“My dear fellow, you astonish me,” said Sir Matthew, impatiently. “With enough on your mind to burden most men heavily, you can yet find time to worry over the matrimonial squabbles that may ruffle your future peace. When once she’s your wife you’ll be able to do what you please with her.”

“I’m not so sure of that,” said Bruce Wylie. “It’s just those little, gentle women with hardly a word to say for themselves who are always astonishing people by hidden stores of force and courage and daring at some critical moment.”

“The only possible difficulty with Evereld would be her friendship for Ralph Donmead,” said Sir Matthew, “and, as ill luck will have it, the fellow turned up again to-day.”

“D——— him!” exclaimed Bruce Wylie. “How was that?”

“Saw her at the Abbey, and had the audacity to walk home with her. She told me all about it with the utmost frankness, and without so much as a change of colour. I don’t think there is any mischief done yet, but the less she sees of him the better. It seems that he is doing pretty well on the stage; at least, I gathered so.”

“Well,” said Bruce Wylie, reflectively, “it is always easy to set a scandal afloat about an actor, and if she seems losing her heart to him that is the line we must take.”

And therewith the two friends fell to talking of other business arrangements.

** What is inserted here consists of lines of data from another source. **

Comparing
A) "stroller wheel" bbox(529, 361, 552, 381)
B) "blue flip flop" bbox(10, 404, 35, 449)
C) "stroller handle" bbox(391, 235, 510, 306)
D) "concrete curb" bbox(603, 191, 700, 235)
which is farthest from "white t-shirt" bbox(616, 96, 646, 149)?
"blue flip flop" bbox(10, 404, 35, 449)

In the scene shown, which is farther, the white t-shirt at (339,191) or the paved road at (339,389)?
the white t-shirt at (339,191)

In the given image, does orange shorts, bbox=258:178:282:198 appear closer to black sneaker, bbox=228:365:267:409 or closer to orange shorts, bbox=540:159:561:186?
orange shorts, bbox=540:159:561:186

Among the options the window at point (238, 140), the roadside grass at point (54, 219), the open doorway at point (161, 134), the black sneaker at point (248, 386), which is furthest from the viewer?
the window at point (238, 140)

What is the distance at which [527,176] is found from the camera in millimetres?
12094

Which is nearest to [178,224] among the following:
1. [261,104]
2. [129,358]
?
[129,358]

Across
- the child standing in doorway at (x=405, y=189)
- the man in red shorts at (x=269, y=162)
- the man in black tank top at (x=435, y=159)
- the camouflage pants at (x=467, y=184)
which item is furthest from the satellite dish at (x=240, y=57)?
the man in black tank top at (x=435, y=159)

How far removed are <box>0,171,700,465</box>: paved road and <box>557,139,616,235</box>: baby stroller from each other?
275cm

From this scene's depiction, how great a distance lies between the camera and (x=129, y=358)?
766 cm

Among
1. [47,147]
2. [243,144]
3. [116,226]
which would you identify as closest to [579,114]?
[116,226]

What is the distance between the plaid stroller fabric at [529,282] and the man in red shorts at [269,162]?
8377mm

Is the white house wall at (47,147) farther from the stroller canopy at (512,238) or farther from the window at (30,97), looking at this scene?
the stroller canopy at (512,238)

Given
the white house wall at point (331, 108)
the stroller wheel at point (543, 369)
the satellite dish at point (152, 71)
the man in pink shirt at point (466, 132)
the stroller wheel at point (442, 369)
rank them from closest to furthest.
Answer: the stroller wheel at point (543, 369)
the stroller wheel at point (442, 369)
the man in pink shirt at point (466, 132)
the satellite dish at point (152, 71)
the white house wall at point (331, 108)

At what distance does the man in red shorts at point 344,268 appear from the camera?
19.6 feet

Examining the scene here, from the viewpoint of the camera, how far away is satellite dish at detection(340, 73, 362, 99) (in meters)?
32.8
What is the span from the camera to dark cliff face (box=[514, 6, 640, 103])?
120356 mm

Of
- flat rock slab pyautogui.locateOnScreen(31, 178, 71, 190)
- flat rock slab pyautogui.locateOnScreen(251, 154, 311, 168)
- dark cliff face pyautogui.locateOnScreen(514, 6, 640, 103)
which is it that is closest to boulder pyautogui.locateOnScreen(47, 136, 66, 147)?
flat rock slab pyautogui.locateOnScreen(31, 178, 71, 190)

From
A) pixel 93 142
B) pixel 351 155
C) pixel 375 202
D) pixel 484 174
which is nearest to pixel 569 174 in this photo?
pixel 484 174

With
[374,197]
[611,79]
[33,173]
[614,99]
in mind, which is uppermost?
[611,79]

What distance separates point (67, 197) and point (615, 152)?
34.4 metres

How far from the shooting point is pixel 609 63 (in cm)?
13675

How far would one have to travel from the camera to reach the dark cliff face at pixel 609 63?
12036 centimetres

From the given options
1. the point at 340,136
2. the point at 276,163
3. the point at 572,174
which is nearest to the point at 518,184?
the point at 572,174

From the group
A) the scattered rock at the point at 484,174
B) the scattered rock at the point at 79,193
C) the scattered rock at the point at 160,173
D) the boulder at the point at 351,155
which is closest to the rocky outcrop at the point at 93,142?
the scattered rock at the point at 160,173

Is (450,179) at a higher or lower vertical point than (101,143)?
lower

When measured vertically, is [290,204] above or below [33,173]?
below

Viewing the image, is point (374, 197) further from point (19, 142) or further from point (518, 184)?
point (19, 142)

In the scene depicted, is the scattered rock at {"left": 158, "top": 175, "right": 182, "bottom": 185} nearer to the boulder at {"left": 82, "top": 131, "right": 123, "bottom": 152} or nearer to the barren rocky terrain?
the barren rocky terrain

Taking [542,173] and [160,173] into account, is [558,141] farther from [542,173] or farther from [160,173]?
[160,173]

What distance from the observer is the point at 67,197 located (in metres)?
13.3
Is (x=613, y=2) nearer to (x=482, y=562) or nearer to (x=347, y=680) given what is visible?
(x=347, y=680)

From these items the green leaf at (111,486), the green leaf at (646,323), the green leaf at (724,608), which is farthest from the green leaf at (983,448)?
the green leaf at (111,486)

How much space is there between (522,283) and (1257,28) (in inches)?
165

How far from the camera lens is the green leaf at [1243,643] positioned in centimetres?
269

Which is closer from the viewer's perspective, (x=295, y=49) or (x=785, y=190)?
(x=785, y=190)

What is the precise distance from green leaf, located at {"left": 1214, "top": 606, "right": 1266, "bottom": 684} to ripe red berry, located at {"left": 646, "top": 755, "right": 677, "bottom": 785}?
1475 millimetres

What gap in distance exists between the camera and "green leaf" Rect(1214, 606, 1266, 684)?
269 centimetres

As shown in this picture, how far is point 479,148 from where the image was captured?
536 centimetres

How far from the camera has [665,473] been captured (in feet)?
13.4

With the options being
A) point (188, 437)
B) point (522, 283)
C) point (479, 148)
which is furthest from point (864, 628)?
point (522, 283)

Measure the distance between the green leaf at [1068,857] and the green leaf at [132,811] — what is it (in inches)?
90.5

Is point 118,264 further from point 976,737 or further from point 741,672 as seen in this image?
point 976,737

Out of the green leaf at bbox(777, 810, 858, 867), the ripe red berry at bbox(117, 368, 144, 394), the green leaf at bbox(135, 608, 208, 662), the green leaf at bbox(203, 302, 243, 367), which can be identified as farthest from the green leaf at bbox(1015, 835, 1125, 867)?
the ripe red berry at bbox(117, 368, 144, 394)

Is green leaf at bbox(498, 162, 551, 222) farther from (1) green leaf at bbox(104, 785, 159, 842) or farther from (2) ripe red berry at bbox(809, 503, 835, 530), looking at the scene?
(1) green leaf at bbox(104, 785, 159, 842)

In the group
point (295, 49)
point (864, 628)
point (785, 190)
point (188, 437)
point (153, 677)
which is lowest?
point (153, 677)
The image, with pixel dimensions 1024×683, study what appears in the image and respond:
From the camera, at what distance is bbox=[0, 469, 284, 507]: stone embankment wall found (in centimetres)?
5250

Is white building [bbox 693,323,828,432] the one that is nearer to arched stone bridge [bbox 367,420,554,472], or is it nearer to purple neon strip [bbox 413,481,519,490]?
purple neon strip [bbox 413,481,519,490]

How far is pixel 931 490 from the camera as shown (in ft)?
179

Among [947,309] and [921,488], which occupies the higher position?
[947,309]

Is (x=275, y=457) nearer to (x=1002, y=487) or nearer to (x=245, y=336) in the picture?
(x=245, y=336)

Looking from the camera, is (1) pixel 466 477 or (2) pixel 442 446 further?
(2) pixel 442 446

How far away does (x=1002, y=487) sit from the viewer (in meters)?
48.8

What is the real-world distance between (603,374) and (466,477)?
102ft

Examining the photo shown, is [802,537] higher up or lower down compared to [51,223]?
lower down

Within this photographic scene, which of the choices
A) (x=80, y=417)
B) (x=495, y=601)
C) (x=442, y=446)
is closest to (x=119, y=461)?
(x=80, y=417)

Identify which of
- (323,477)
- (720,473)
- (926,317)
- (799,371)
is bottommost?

When Ralph turned away from the house in Queen Anne’s Gate, the happy excitement of the past hour suddenly gave place to a sobering realisation of things as they were. He, Ralph Denmead, a super at a pound a week, had had the audacity to fall in love with a girl of whose fortune he had, indeed, very vague ideas, but who had always been considered an heiress. That was a situation he liked very little, but it was characteristic of him that he did not sink into any very great depths of depression. He was not easily depressed, having been born with one of those equable tempers which are as delightful as they are rare. Then, too, his very indifference to money for its own sake, the habit he had inherited from his unworldly father of a positive dislike of all display and a contempt for all but the simplest tastes, came now to his aid. Extremes meet. And the marriage, which would have seemed a perfectly simple and desirable arrangement to a selfish fortune-hunter, seemed also perfectly possible to Ralph with his unconventional way of looking at things. He disliked her fortune, would gladly have foregone it altogether, but saw no reason in the world why it should stand as a barrier between them. If she loved him all would be well. He hoped she did love him, but was not certain. Only in that last quiet good-bye of hers something in its very self-control had given him hope; for the first time she seemed to shrink a little from showing how much she felt the parting. She was wholly unlike the little girl he had left sobbing in the schoolroom at Sir Matthew’s country cottage a few months before.

As he thought of this, a sort of wild desire to succeed in his profession, and to succeed quickly, took possession of him. His present position at the foot of the ladder seemed no longer tolerable. Patient plodding had been well enough earlier in the day, but now the fiery impatience of youth began to get the better of him. He turned eagerly to Ivy. They had by this time reached Westminster Bridge, and the cold, fresh wind from the river and the wider view seemed in harmony with his eager longing for a fuller, freer life, for an escape from the dull routine of his present work.